Republicans' Indian policy should focus on urgent needs and long-term results


The current policy on Native Americans can be summarized within the context of Cobell v. Norton or Trust reform as an inherited "problem." The Administration has tended to focus almost exclusively on this litigation to the extent that it has become synonymous with Indian issues in general. This poses two problems for Indian country. The first is that as scandalous a matter as the mismanagement of the tribes' trust assets is, it is by definition a matter affecting a delimited portion of the Indian population. The second problem is that while the spotlight shines on Trust reform, except for the efforts emanating from Congress, all other Indian concerns lay seemingly in the dark.

As for Cobell v. Norton, this litigation has nearly achieved a limited objective of highlighting the failure of the Trust management system, but is still far from an adjudicated solution. By some wild estimates, the "problem" has been defined to lie within a range of three to 30 billion dollars. Intuitively, we can assume that there is little incentive to settle, on the government's part, for sums on the higher end of the range. It also appears that it is not only the sheer amount of money in question that frightens the bureaucrats, but principally the fact that they can't determine who exactly is owed what. It is therefore understandable that there is huge variance in the amount of the prospective liability.

From these few facts, the conclusion can be drawn that either this case will drag on infinitum or some mutually acceptable and negotiated settlement must be reached between the parties concerned. I vote for the second option, but then, I don't have a financial stake in the outcome.

Moving beyond the quagmire of Trust reform, I can envision the elements of a Republican agenda led by the White House and supported by Congress. Bowing to election schedules and political realities, the focus should be on short-term deliverables with long-term impact. For starters, the public adoption and restatement of several key programs by the administration will provide the necessary framework by which the Native American agenda can develop, while also supporting the Republican Party's outreach for the Indian vote and political support. A concerted and comprehensive outreach by Republicans to Native Americans will pay dividends beyond what would be expected from a voting population of less than two million. This policy can succeed because the GOP's ideals are congruent with Indians' core beliefs, such as self-reliance, government at the grass roots level, family values, self respect, health care and economic empowerment, to list a few.

The tribes' right to govern themselves has been an integral part of the Republican platform as recently as the 2000 convention, and as subsequently endorsed by the President through various proclamations and letters to Indian leaders. Supporting legislation that clarifies the conditions and ability of the tribes to exercise self-determination is critical to creating a climate conducive to private investment on the reservations and ending the legal ambiguities and wrangling that appears to absorb the creative efforts which otherwise should focus on effective economic growth, education and other social needs.

Allowing the tribes access to federal programs and treatment under various regulations, in a manner akin to the States and municipalities, will remove the "mystery" from the average citizens' ability to interact with the tribes and vice-versa. For instance, the tribes should be allowed primacy over issues relating to the Federal Emergency Management Agency (FEMA), the Occupational Safety and Health Administration (OSHA), and natural resource protection on their own lands. Within this context, it is also vital to strengthen the tribal court systems and jurisdictional definitions.

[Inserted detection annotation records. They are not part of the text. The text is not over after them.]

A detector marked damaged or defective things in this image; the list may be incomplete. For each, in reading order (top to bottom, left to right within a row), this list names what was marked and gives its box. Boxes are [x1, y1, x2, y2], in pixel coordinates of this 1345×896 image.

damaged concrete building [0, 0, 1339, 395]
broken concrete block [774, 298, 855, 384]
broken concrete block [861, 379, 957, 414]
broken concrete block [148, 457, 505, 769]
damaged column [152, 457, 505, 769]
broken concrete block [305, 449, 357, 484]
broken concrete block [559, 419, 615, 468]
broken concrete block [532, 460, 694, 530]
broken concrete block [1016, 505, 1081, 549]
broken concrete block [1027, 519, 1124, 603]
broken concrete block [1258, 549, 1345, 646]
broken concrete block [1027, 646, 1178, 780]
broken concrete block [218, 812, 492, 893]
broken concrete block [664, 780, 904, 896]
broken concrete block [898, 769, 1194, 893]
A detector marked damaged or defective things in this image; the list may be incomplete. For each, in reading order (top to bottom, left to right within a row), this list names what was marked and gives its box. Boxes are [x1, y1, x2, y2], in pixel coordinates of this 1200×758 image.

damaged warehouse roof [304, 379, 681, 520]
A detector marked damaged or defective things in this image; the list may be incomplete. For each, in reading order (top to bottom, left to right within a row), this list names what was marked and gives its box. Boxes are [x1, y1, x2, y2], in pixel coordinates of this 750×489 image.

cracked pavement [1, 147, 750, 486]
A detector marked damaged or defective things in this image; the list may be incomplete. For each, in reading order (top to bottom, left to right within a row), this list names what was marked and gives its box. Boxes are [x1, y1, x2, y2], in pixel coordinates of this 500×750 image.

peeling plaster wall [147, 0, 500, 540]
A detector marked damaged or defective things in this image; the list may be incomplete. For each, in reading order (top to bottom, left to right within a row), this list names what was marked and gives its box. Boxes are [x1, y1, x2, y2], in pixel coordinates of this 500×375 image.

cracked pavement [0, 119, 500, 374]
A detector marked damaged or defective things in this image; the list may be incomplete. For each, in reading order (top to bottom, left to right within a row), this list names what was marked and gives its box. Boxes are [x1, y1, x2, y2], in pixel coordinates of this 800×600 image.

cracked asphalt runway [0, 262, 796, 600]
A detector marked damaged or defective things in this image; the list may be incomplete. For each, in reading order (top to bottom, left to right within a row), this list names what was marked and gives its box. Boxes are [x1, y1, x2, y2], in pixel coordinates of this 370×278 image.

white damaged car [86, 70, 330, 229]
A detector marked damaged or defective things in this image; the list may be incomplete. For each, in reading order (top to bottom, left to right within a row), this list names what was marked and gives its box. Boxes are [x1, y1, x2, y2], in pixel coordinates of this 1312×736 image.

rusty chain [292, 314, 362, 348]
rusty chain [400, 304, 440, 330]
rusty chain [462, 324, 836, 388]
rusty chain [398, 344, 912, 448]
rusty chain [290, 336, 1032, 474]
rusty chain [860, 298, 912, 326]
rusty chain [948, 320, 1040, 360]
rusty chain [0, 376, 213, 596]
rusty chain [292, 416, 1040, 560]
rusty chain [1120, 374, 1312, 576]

Across the land, it has become apparent that two key components to tribal economic development are the capacity to attract investment in the form of jobs, industry and financial resources, but more importantly, the tribes themselves must have stable governments capable of dealing with the complexities of the modern world. Promoting the tribes' ability to grow the sophistication and stability of their governments should be a central theme, focus and component of the federal government's Indian policy.

Indians suffer at a far greater proportion to the general population from various life threatening diseases yet, on a per capita basis, receive one-third the funding for medical care than do non-Indians. Health care and infrastructure funding must increase to bring these communities to a level equal to those in the rest of the United States. Similarly, of the two federally run education systems, BIA institutions are funded at a level significantly less than that of Department of Defense (DOD) schools. Poor infrastructure and shortages of adequately prepared instructors retard the Indian children's ability to take full advantage of this nation's opportunities. Funding must increase to make these schools competitive and to ensure that "no child is left behind."

Lastly, in the areas of housing and transportation, the need far exceeds the conditions evident elsewhere. Poor road infrastructure prevents access to markets and business investment on reservations, while inadequate or substandard housing erodes the dignity of Indian families and threatens their health. Overall, the poverty experienced by many Native Americans on reservations weakens the family structure and promotes a breakdown of culture and a drift towards self-destructive behavior, including drug abuse and alcoholism.

Increased funding for economic development, education, health care, housing and transportation infrastructure is vital to improving the lot of the Native American population.

John Guevremont is a Mashantucket Pequot member and represents the tribe in Washington, D.C. A life-long Republican, he has been active in Connecticut and national politics and was a delegate to the 2000 Republican National Convention, where he was instrumental in providing the language for the convention's Native American Platform. He is a columnist for Indian Country Today.